# I've met my new pup ruby! Crate question...



## Tinman (Apr 23, 2013)

I went to meet my new red toy american female pup on Saturday - Ruby! A very gorgeous, very chubby delightful little poo even if I do say so myself! A little white muzzle and a tiny white spot on top of her head. She's only just 4 weeks, so just becoming aware of her surroundings.
I hope Ralph loves her as much as I do. 
I have a question about crates, Ralph is in his crate still and likes it as his haven, I have one for ruby, my question is:
do I crate them next to each other?
or out of sight of each other?
or in sight of each other but not next to each other? 

Also how do I post pics???


----------



## JoJo (Mar 2, 2011)

Oh exciting news .. we need photos please  

I love the name Ruby .. bet she is a cutie xxx

I would put them next to each other for a few reasons, one I have tried this and it works, Ruby will settle better with canine company and also Ralph will get used to Ruby being around but he will still have his secure den that he likes so much. 

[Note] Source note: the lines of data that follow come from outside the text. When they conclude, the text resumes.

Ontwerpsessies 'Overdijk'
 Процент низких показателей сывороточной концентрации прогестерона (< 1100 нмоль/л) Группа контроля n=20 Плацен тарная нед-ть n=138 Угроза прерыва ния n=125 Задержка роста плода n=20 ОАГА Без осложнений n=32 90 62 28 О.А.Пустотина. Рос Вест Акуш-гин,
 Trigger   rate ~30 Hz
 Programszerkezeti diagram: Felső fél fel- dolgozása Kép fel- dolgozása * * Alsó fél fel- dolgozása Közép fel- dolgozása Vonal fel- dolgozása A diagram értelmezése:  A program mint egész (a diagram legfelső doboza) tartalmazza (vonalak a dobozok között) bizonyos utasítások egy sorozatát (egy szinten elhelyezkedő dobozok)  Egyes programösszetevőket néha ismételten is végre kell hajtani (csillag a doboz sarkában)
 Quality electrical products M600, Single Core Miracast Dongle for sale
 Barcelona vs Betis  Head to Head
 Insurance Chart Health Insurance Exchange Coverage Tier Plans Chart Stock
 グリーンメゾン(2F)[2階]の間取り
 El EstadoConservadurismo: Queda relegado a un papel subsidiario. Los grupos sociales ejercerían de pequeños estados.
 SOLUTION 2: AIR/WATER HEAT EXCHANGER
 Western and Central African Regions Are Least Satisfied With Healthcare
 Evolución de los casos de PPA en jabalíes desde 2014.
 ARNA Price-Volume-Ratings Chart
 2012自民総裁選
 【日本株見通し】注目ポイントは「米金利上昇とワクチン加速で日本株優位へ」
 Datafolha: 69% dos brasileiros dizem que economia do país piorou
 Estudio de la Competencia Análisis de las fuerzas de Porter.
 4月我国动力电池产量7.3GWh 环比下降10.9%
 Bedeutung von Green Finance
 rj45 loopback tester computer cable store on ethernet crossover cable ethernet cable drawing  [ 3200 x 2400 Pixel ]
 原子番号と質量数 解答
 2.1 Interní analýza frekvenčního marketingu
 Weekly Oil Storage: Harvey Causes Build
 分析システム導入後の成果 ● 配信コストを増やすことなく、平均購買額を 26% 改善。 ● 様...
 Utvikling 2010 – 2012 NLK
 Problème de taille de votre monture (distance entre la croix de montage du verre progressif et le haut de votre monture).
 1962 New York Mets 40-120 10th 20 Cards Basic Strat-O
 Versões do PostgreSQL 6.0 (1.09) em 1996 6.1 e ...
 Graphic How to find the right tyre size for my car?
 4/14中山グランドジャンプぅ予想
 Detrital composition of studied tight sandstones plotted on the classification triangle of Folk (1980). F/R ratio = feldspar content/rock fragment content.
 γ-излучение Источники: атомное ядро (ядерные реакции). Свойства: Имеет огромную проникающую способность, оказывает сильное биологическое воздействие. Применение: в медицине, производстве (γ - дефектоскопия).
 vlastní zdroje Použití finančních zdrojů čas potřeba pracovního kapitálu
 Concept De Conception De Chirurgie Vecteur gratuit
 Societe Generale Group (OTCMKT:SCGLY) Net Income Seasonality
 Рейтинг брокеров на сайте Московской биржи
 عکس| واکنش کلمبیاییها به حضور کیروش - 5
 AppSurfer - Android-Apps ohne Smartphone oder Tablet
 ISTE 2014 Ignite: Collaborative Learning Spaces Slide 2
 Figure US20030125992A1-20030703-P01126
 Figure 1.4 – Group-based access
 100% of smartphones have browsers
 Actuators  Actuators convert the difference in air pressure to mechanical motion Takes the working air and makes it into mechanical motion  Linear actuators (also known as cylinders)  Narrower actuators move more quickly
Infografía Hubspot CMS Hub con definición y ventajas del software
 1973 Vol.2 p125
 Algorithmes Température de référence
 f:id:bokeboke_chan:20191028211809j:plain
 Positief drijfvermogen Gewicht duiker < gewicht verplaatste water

Dont forget the photos please xxx


----------



## JoJo (Mar 2, 2011)

Oh just seen you asked how to post photos, sorry I missed that. I used photobucket to add photos to my posts on here. I upload my photos onto Photobucket and then copy the IMG code from each photo then copy it into my posts on here. I hope that makes sense


----------



## Tinman (Apr 23, 2013)

Thanks jojo - I was hoping it was next to each other - I've re-arranged the lounge to accommodate!
The pics thing sounds complicated.... I only use an iPad and iPhone - is what you said possible with these?


----------



## JoJo (Mar 2, 2011)

Oh Tracey I am not very technical really, I just pretend to be lol then ask my hubby to do all the stuff I struggle with. I am sure others on here can help with the photo posting from iPad :S 

The best advice I can give you about adding a new puppy to your family, is go with the flow, make sure Ralph feels very special and enjoy every minute of it


----------



## mairi1 (Mar 12, 2012)

Oh a red American girl....CANNOT WAIT to see photos 

Yes I use photobucket too or upload straight from phone if using TapAtalk app. 

xxx


----------



## Tinman (Apr 23, 2013)

Struggling with the pic stuff - but I will keep trying and get some pics on here somehow! - I just keep thinking it can't of been that bad first time around or else I wouldn't be king it again so soon (fingers crossed) 
Watch ruby be a little minx!!!


----------



## mairi1 (Mar 12, 2012)

You're not by chance getting her from Charmilla's Cockapoos?? I saw she had a litter a few weeks back and was SORELY tempted!!! 

xxx


----------



## JoJo (Mar 2, 2011)

I think you will find the second dog is much easier  but hey a little red may like to push you (only teasing you).. she will fit in and you will love having two   so much fun to watch them play xxx


----------



## Tinman (Apr 23, 2013)

Ha yes I am - so you've met my ruby!! She is only just 4 weeks old, was it her you saw? I have harassed Christine since before christmas!!


----------



## mairi1 (Mar 12, 2012)

Oh no not met them at all... God if I had seen them in person I couldn't have walked away!!!!! 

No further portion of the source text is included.